**ЗАДАНИЕ**:
Ответьте по тексту о стихах Сергея Завьялова:
1. С кем автор сравнивает читателя «Мелики» по устройству внутреннего слуха?
2. Что стихи Завьялова утрачивают вне опоры на визуальное восприятие?
3. Что, по словам автора, налицо в фактуре этих стихов?

**ТЕКСТ ДОКУМЕНТА**:
* * *
Мне уже приходилось писать, что чтение "Мелики" предполагает особое устройство внутреннего слуха, неразрывно связанного с глазом, сродни тому, которым обладают профессиональные завсегдатаи филармонических залов, сверяющие исполнение музыкального произведения по раскрытой партитуре. В противном случае теряется своего рода стереофонический эффект.
Действительно, стихи Сергея Завьялова (разбирающегося в современной музыке и тонкостях симфонизма, как редко кто из поэтов) лучше читать с листа: вне опоры на визуальное восприятие они утрачивают едва ли не главное – профиль графических пустот. Я не раз убеждался в этом на публичных выступлениях, когда замечал, что в голосовом исполнении, сколь угодно аутентичном, выверенном, без жеманства и завываний, тем не менее улетучивается нечто существенное, какое-то дополнительное измерение; высказывание делается как будто более гармоничным и вместе с тем – интонационно предсказуемым, плоским. И дело тут не в манере чтения, "смазывающей" или неверно интерпретирующей текст; нет, Завьялов читает правильно, то есть единственно возможным, учитывая особенности фактуры самого текста, способом. Просто эта фактура – эта партитура – такова, что в ней налицо контрапункт, зазор, асимметрия материала и формы, артикулировать которую голос сам по себе, в одиночку, не в состоянии.

**СОДЕРЖАНИЕ НАБОРА ДАННЫХ**:
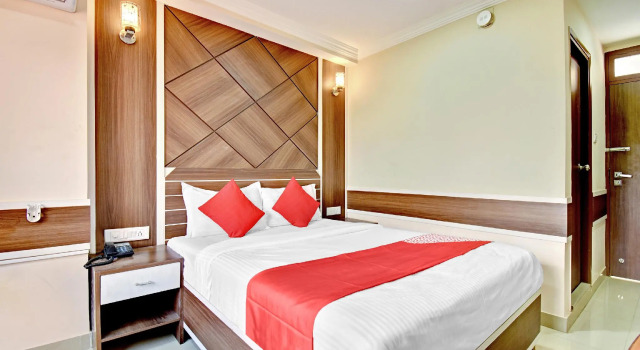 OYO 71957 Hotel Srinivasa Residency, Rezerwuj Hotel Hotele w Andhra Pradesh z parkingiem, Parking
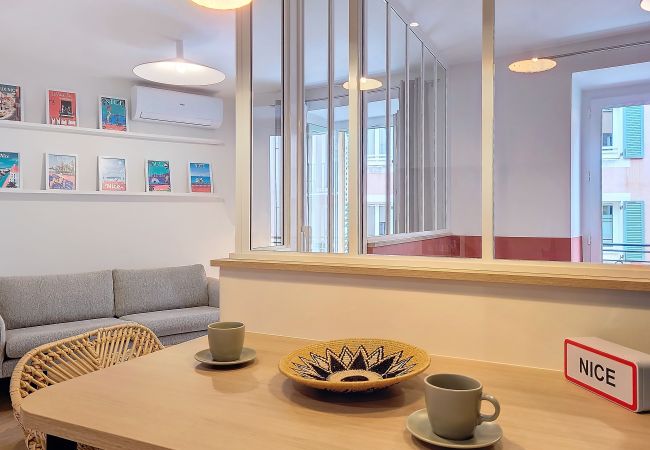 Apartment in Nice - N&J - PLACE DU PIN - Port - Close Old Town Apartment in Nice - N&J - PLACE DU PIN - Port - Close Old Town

**РЕШЕНИЕ**:
1. С профессиональными завсегдатаями филармонических залов, которые сверяют исполнение музыкального произведения по раскрытой партитуре.
2. Профиль графических пустот.
3. Контрапункт, зазор, асимметрия материала и формы.